I’m going to do some experimenting as well. It’s possible that the Boom just does what MostHost is proposing.
In my experience, the boom is only useful to allow the character to bang his/her head inside stuff and prevent clipping.
it’s essentially what it’s designed to do…
But you can also use the boom to smooth out motions with the camera lag options. I haven’t played with this anymore since I’ve been focusing on level design for my project, but if you can somehow get the camera lag to smooth out the Z movement, then you’d not have to go through the process of creating custom code or animations to smooth that out.
Lag makes you more sick, so don’t waste time.
The camera is attached to the head socket. This can be reduced from Anim graph of character, you have to add transform modify bone just before output pose.
I am facing same problem while making my game. You can watch this video for full tutorial: “https://youtu.be/BNxeXHrBNz0?si=CtJxPGUg_j2c1fho”
It works like a charm
If you use a separate head mesh like metahumans have, you can just check “hidden in game” for the head mesh and also check “hidden shadow.” You wont see the camera clipping through the head, since it is invisible to the camera, but it will still cast a shadow.
With a camera on a spring arm unattached to any socket, you can then lerp between the world location of your head bone and the world location of your spring arm, and the alpha for the lerp will be a slider for how much headbob want.
That’s an interesting solution that I’ll have to look at in the future.
The method I settled on was to not attach the camera to the skeletal mesh at all. If you pay attention to games like Mirror’s Edge you can see they’ve actually just added a body to a typical First Person setup, rather than adding a First Person Camera to a third person setup. That way the arms move with the camera and any hand animations are always going to be in the correct place, and then the body is only visble when you look down. In my experience since this original post, it’s a much easier system to work with since the body only needs movement animations.

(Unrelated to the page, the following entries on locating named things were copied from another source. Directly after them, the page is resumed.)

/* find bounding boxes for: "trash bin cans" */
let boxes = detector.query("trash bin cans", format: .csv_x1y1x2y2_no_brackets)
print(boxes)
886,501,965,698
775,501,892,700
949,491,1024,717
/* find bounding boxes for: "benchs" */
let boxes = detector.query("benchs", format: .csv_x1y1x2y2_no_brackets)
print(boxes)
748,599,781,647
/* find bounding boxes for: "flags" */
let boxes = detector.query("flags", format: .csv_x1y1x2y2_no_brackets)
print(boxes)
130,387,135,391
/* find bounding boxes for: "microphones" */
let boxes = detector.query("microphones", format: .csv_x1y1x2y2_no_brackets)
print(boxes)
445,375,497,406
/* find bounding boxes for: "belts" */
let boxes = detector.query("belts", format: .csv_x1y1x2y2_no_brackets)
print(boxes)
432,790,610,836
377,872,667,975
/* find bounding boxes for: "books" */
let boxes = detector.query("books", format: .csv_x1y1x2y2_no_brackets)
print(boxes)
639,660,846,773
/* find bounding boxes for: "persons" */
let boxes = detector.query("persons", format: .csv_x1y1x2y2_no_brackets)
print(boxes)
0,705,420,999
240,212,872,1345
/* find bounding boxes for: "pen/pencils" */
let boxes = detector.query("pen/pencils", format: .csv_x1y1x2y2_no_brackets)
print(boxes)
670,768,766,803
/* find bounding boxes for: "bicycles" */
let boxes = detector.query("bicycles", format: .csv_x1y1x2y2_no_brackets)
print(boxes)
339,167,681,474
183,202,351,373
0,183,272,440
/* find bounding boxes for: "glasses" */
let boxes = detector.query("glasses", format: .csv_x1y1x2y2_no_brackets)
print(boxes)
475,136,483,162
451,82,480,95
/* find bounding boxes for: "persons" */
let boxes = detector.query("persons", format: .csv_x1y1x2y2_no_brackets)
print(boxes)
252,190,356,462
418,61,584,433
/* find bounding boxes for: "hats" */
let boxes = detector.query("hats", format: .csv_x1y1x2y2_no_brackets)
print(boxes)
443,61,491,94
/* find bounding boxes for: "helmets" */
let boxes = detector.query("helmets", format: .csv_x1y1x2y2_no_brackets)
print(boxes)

I wrote an updated tutorial with my results a few years back:
You may want to look up some of the Crysis shots of what characters look like during different actions.
Wither way, true first person with an attached camera is only ever achievable on custom animations specifically adjusted to account for motion.
Anything you try is either a hack or not going to work.
So yes. Detached from mesh is the right the way to go - unless you have a budget or the know how to deal with making your own animations.